## Problem Description and Formulation

The electronics store needs to determine the optimal number of monitors and gaming stations to stock, given several constraints. Let's define the decision variables:

- \(M\): the number of monitors to stock
- \(G\): the number of gaming stations to stock

The objective is to maximize profit. Given that the profit per monitor sold is $40 and per gaming station sold is $80, the objective function can be written as:

\[ \text{Maximize:} \quad 40M + 80G \]

## Constraints

1. **Floor Space Constraint**: A monitor requires 8 sq ft and a gaming station requires 12 sq ft of floor space. The store has 150 sq ft available.

\[ 8M + 12G \leq 150 \]

2. **Marketing Requirement**: At least 40% of all items in stock must be gaming stations.

\[ G \geq 0.4(M + G) \]

Simplifying this inequality:

\[ G \geq 0.4M + 0.4G \]

\[ 0.6G \geq 0.4M \]

\[ 1.5G \geq M \]

3. **Capital Constraint**: A monitor ties up $180 and a gaming station ties up $260 in capital. The store wants to have a maximum of $4,000 worth of capital tied up.
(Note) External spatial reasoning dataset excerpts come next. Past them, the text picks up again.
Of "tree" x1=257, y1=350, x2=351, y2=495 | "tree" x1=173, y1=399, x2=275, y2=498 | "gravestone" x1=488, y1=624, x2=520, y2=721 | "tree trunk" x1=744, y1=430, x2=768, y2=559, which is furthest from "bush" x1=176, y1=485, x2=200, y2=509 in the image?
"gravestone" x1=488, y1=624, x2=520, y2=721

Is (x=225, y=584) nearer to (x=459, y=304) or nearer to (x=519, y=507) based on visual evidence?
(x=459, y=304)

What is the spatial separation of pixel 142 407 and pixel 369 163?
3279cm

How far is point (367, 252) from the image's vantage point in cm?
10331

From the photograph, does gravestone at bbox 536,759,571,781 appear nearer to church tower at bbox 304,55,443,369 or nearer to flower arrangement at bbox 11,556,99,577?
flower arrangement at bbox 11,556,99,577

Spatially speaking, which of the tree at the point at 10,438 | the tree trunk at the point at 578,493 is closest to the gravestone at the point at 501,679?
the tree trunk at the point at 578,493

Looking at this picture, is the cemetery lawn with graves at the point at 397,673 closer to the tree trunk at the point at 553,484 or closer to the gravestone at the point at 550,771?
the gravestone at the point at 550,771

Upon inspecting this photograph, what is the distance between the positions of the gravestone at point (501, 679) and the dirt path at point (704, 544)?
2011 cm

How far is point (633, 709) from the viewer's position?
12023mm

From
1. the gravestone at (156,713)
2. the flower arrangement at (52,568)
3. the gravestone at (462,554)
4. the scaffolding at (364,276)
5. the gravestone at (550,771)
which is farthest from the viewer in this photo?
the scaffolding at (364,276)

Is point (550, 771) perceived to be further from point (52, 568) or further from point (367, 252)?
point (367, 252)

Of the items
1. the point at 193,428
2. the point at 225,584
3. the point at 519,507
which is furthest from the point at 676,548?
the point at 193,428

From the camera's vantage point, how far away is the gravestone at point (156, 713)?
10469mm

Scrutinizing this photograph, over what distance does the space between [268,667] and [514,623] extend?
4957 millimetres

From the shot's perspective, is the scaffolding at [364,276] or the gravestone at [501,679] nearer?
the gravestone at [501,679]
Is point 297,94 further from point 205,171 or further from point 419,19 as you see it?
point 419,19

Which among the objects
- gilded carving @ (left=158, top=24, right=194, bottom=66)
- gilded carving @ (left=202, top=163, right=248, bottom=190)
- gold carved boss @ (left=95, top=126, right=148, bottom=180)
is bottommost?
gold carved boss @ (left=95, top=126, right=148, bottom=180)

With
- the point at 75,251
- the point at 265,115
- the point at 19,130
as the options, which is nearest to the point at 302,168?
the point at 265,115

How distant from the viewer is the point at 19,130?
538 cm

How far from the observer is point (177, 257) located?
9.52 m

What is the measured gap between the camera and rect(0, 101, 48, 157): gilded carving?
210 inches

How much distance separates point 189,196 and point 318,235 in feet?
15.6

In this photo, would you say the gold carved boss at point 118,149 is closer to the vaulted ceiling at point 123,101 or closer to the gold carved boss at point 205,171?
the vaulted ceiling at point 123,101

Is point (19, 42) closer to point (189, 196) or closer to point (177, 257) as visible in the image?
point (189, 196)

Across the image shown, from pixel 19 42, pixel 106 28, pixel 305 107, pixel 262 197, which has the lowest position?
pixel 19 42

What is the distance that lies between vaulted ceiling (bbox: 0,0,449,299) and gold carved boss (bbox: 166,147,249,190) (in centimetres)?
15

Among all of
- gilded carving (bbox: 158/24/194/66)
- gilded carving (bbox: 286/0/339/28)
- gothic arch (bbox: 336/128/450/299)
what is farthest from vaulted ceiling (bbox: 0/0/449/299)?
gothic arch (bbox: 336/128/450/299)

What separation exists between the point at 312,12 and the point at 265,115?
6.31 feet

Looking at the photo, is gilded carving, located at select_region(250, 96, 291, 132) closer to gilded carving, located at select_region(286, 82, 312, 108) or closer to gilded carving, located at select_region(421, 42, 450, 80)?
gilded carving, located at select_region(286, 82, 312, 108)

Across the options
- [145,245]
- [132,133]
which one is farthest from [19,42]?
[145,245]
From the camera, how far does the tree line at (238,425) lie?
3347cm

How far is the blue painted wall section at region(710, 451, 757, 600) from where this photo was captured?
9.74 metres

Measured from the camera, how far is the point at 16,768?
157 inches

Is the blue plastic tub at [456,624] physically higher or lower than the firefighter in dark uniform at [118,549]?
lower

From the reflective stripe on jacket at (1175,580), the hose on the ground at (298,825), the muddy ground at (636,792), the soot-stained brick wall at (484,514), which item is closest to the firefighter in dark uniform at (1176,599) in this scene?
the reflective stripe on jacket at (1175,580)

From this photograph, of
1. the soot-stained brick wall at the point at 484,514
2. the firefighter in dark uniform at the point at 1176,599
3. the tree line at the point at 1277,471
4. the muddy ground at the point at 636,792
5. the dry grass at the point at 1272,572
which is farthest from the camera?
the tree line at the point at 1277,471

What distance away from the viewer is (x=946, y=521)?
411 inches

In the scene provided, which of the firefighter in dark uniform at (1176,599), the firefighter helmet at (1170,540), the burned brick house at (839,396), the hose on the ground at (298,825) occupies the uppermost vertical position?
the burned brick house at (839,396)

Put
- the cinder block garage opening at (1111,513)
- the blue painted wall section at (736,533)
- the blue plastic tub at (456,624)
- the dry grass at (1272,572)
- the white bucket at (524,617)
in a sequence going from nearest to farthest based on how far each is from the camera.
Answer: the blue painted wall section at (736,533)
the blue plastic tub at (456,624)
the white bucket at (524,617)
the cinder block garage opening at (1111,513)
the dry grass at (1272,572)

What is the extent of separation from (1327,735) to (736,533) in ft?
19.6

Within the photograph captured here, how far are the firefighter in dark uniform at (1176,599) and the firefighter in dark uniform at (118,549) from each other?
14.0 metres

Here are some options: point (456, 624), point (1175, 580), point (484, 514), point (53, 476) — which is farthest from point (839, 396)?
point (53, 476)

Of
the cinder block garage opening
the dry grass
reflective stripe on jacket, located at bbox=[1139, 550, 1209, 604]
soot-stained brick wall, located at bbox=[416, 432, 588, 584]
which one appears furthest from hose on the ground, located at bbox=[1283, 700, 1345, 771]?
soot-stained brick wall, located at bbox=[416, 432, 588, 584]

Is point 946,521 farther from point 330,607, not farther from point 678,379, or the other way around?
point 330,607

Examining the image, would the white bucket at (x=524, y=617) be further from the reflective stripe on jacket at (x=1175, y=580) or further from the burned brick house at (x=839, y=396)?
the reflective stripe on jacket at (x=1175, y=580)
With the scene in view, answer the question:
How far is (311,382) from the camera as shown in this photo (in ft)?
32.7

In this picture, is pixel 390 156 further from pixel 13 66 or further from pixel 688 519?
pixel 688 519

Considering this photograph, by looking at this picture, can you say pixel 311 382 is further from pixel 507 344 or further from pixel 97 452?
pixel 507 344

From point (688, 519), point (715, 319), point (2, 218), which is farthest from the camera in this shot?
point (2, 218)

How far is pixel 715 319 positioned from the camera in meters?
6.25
\[ 180M + 260G \leq 4000 \]

4. **Non-Negativity Constraints**: The number of monitors and gaming stations must be non-negative.

\[ M \geq 0, G \geq 0 \]

## Gurobi Code

```python
import gurobi

def solve_optimization_problem():
    # Create a new model
    model = gurobi.Model()

    # Define the decision variables
    M = model.addVar(lb=0, name="Monitors")
    G = model.addVar(lb=0, name="Gaming_Stations")

    # Objective function: Maximize profit
    model.setObjective(40 * M + 80 * G, gurobi.GRB.MAXIMIZE)

    # Floor space constraint
    model.addConstr(8 * M + 12 * G <= 150, name="Floor_Space")

    # Marketing requirement constraint
    model.addConstr(M - 1.5 * G <= 0, name="Marketing_Requirement")

    # Capital constraint
    model.addConstr(180 * M + 260 * G <= 4000, name="Capital_Constraint")

    # Optimize the model
    model.optimize()

    # Print the status of the optimization
    if model.status == gurobi.GRB.Status.OPTIMAL:
        print("Optimal solution found.")
        print(f"Monitors: {M.varValue}, Gaming Stations: {G.varValue}")
        print(f"Max Profit: {model.objVal}")
    else:
        print("No optimal solution found.")

solve_optimization_problem()
```

This Gurobi code defines the optimization problem as described, with the objective to maximize profit under the given constraints. It then solves the problem and prints out the optimal number of monitors and gaming stations to stock, along with the maximum achievable profit. If no optimal solution is found, it indicates that the problem is infeasible.